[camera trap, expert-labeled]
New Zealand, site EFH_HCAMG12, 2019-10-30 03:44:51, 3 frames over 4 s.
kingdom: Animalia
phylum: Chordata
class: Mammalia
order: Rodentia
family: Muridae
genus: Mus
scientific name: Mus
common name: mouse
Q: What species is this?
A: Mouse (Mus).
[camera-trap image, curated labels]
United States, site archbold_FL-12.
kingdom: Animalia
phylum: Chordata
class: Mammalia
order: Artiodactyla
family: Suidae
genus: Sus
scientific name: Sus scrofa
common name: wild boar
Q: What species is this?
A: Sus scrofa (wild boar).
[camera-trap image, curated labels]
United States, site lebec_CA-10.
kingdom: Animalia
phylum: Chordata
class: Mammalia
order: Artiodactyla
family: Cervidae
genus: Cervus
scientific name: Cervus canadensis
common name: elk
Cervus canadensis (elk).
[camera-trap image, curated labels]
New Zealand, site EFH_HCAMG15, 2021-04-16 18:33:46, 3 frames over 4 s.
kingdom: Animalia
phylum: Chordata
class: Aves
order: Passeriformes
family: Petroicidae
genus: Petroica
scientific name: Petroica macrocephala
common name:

= = = = =

WHAT YOU HAVE TO DO » The full set of entries above needs to be restated word for word.

SOLUTION FOR THIS PROBLEM »
[camera trap, expert-labeled]
New Zealand, site EFH_HCAMG12, 2019-10-30 03:44:51, 3 frames over 4 s.
kingdom: Animalia
phylum: Chordata
class: Mammalia
order: Rodentia
family: Muridae
genus: Mus
scientific name: Mus
common name: mouse
Q: What species is this?
A: Mouse (Mus).
[camera-trap image, curated labels]
United States, site archbold_FL-12.
kingdom: Animalia
phylum: Chordata
class: Mammalia
order: Artiodactyla
family: Suidae
genus: Sus
scientific name: Sus scrofa
common name: wild boar
Q: What species is this?
A: Sus scrofa (wild boar).
[camera-trap image, curated labels]
United States, site lebec_CA-10.
kingdom: Animalia
phylum: Chordata
class: Mammalia
order: Artiodactyla
family: Cervidae
genus: Cervus
scientific name: Cervus canadensis
common name: elk
Cervus canadensis (elk).
[camera-trap image, curated labels]
New Zealand, site EFH_HCAMG15, 2021-04-16 18:33:46, 3 frames over 4 s.
kingdom: Animalia
phylum: Chordata
class: Aves
order: Passeriformes
family: Petroicidae
genus: Petroica
scientific name: Petroica macrocephala
common name:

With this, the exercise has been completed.